Descreve-se a curva de concentração de peróxido de hidrogénio no quarto de isolamento para protecção de queimados. Observa-se que o ponto máximo de concentração se situa em 375ppm e que o tempo total em que a concentração supera 250ppm é de 89 minutos. Utilizou-se o cartucho desumidificador grande. Estes valores devem-se ao facto de que a programação do ciclo inicial (30 minutos a 400ppm) ter sido modificada automaticamente pela unidade ARD na fase 2 (90 minutos a 250ppm) por não ter alcançado os níveis de concentração. Com 90 minutos a 250ppm, procedeu-se ao cancelamento manual da fase 3, passando diretamente para a fase de arejamento. O nível de H2O2 medido no final do ciclo e ao entrar na sala foi de 2ppm medidos com o Dräger Pac III passando a 0ppm imediatamente após a abertura do local e consequente arejamento.
Em coerência com o registado graficamente, todos os indicadores de exposição ao peróxido de hidrogénio mudaram de cor, comprovando uma exposição suficiente. Todos os indicadores biológicos de concentração diversa, 104, 105, e 106 de esporas de Geobacillus stearothermophilus, depois de um período de incubação de cinco dias a 56ºC, não apresentaram crescimento bacteriano.
COMENTÁRIOS
De salientar, que a eficácia do sistema VHP® ARD já havia sido comprovada, com êxito, em ocasiões anteriores, em locais hospitalares. Neste ensaio em particular destacam-se inúmeras vantagens, entre elas, a eficácia germicida demonstrada, atingindo níveis estéreis, e a inocuidade do método tanto para o meio ambiente como para os materiais e pessoas. A simplicidade do processo químico, no qual não são produzidas moléculas intermédias e as moléculas finais são tão naturais como o oxigénio e a água, contribuem para estes resultados e evitam a humidificação das superfícies. A compatibilidade com os equipamentos de alta tecnologia médica também é outro factor muito importante uma vez que a sua presença é maior nas áreas críticas hospitalares e incluem circuitos electrónicos que exigem precauções elevadas. Por outro lado, grande parte destes equipamentos apresenta uma estrutura complexa e praticamente inacessível a uma desinfeção manual. A crescente preocupação para com os pacientes em condições criticas e a selecção microbiana dentro dos meios de assistência faz com que a descontaminação ambiental, no âmbito sanitário, tenha toda a legitimidade e possa, inclusive, em situações emergentes, ser a solução radical para extinguir surtos epidemiológicos, que de outra forma, se tornariam um problema persistente.

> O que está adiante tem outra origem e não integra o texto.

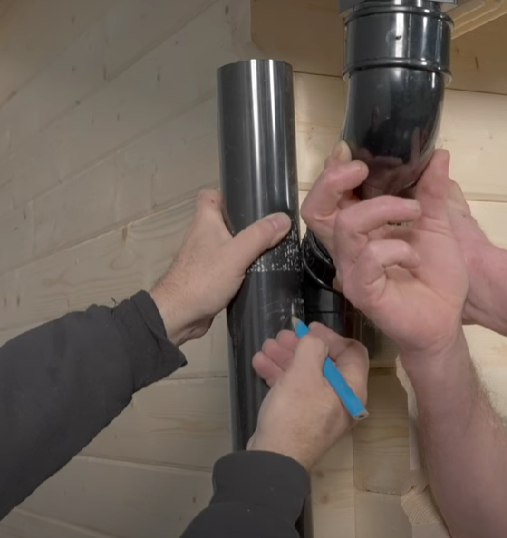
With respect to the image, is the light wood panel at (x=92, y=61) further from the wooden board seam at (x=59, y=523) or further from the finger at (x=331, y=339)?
the wooden board seam at (x=59, y=523)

De salientar, que em relação à regulamentação de suporte que regula esta tecnologia no sector hospitalar, é maioritariamente muito recente, sobretudo no que concerne a ambientes interiores, tendo no máximo 2 décadas e em condições mais restritas, as das “salas brancas” já mencionadas.

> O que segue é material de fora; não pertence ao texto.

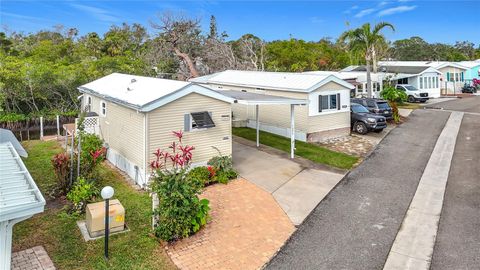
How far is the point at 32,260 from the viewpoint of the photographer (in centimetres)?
771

Ainda que a historia dos hospitais conte já com mais de 2 milénios e as suas condições higiénicas uma preocupação constante desde o início, a maior colectânea de documentação técnica e especializada nesta matéria surge numa época mais recente. Depois das recomendações inovadoras na área da biosegurança por parte das SEMPS- PH e INSALUD, de 200031, surgiram também os standards norte-americanos de ASHRAE, a Norma UNE 100713 (2005) 32 e os Guias de CDC (2003, 2007), para citar somente algumas das mais relevantes. Todas elas perspectivando a protecção do paciente, sem esquecer das mais tradicionais elaboradas do ponto de vista laboral, por entidades de renome internacionais, tais como a ACGIH ou NIOSH, ou em Espanha o INHST. O controlo de infecção nos blocos operatórios foi-se estabelecendo de forma decidida, e em geral, alargou-se a todo os locais críticos hospitalares como consequência da recente normativa UNE 171330-4, específica sobre “áreas controladas” dentro dos espaços sanitários.
CONCLUSÃO
À vista dos resultados obtidos, a técnica ensaiada é viável e recomendada para o meio hospitalar, resolvendo problemas de flora residente, com níveis de redução de até 106.